* [Task directions]: Pick up the post about Michael Rose's research on slowing human aging and continue it from its final sentence.

── Selected passage

The Methuselah Problem
Thursday, 08 December 2005
Michael R. Rose is the evolutionary biologist who, in the 1970s, started the Methuselah movement by developing, through forced natural selection, long-lived fruit flies in just 12 generations.
Yesterday, The New York Times [no link] interviewed Dr. Rose about the implications of his fruit fly research on human longevity:
“…it showed that aging isn't some general breakdown process, like the way cars rust. Aging is an optional feature of life. And it can be slowed or postponed.“This implies that controlling human aging does not require the violation of some absolute scientific law. Postponing human aging is not like building a perpetual motion machine or faster-than-light space travel. It is a scientifically reasonable thing to try.
“This doesn't mean it will be easy, or even that it is the best thing to do with our medical resources. But it's not a completely crazy idea.”
Dr. Rose went on to say that we are only five to 10 years from producing pharmaceutical therapies that will extend life beyond its current boundaries. In a decade after that, he says, implantation of cultured tissue will further increase life spans and then even more advances in biological technology will take life expectancy into new realms.

────
── Entries supplied

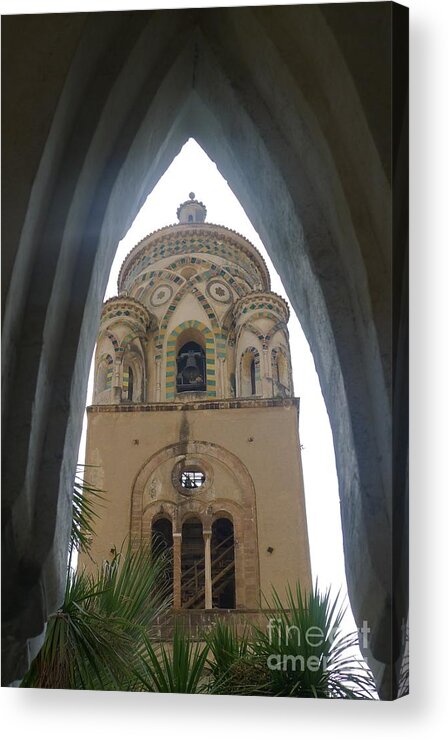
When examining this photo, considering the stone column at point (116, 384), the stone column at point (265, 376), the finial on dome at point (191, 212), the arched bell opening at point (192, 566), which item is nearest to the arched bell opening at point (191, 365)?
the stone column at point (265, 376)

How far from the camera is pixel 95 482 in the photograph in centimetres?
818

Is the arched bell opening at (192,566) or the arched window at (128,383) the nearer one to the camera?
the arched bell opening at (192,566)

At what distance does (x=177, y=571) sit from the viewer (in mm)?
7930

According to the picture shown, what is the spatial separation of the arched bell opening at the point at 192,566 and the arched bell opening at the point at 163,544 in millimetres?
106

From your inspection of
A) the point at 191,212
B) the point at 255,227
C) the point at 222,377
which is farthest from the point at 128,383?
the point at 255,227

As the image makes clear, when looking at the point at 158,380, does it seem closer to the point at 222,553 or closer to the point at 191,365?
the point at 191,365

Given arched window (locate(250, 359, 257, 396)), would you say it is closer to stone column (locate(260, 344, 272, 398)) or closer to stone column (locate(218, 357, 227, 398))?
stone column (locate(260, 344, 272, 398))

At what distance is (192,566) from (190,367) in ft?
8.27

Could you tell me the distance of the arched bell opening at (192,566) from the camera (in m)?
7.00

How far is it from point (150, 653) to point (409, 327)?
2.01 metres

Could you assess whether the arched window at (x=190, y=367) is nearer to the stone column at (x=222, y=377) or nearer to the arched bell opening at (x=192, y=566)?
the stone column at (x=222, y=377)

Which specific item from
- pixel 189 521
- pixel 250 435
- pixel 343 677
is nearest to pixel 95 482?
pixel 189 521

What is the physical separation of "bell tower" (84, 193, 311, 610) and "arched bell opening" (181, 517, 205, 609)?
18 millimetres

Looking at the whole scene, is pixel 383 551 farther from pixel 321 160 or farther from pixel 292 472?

────
── Entries supplied

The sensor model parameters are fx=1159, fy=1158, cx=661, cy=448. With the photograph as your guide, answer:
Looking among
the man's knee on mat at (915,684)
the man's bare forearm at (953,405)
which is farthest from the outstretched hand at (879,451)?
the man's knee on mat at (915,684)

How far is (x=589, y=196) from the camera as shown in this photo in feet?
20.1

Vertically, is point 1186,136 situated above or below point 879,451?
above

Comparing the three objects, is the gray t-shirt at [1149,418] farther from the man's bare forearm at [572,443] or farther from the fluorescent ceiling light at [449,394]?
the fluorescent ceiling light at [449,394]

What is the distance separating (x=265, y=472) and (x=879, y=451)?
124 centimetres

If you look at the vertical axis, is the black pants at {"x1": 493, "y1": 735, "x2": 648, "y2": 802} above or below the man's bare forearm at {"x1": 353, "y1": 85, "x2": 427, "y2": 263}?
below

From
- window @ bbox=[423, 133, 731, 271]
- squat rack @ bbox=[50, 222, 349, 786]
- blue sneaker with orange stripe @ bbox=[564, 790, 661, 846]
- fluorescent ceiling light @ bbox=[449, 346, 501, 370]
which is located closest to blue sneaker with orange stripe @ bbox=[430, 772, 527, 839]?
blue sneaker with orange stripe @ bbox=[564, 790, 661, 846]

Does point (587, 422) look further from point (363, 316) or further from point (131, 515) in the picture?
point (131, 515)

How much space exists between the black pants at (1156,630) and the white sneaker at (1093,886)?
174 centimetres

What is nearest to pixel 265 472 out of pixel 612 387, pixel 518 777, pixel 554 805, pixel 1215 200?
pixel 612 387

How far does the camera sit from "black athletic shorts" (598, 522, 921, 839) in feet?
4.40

────
── Entries supplied

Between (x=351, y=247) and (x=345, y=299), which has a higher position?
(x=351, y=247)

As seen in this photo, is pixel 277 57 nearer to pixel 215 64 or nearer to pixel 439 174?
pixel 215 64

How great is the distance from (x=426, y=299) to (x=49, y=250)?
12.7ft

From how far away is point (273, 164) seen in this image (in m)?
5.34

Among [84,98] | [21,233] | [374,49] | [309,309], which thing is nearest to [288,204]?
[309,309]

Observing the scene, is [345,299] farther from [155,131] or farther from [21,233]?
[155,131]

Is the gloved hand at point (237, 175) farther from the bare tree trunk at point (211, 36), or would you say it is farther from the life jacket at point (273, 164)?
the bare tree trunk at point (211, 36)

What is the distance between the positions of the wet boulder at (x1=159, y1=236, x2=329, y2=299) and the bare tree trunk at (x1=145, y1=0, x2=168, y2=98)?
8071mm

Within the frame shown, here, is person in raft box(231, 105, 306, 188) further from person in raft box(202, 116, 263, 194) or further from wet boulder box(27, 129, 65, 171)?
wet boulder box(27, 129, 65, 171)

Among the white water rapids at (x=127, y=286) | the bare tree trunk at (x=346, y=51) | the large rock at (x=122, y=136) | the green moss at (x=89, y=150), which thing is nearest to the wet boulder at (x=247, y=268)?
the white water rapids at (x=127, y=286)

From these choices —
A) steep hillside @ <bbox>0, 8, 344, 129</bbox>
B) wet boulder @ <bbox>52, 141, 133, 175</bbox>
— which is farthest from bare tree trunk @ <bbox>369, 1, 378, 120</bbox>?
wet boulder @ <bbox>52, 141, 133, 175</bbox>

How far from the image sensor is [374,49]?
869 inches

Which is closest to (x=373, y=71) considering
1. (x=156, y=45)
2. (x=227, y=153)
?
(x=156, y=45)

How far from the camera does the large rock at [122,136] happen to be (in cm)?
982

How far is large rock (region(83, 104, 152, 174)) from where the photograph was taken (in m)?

────

* [Result of the exercise]:
The spiritual ramifications are inconsequential; no religion I know of objected to the 30-year average increase in human longevity during the 20th century. But – assuming Dr. Rose’s rosy longevity future does not go the way of Ponce de Leon’s fountain of youth - ethical, social and geo-political considerations are significant. Just a few of the innumerable questions – off the top of my head:
- Which of our human years will be expanded? Babyhood? Middle age? Will the additional life be tacked on at the current outer reaches of age consigning people to an extra hundred years or so of senile decrepitude?
- How will the drugs and surgeries be paid for? Will insurance cover it or will it fall into the category of elective procedures as cosmetic surgery is now? If the latter, how can an ethical society consign everyone but the rich to foreshortened lives?
- How will people use the added years of a lifespan than is doubled or more? Can enough jobs be generated?
- Will people continue to have children throughout a 200-year-plus lifespan? What are the implications of raising five or six or more families in a lifetime?
- Can anyone rationally imagine a 200-year marriage to one person?
- How will be pay for chronic illness? None of the Methuselah-mavens have considered the problem of 200 years of therapy for increased numbers of people with AIDS, high-blood pressure, diabetes, etc.
- What about the garbage all these people will generate? Where are we going to put it?
- What would we do about the undoubted increase of crime? A life sentence takes on a whole new meaning when people are expected to live for more than 200 years.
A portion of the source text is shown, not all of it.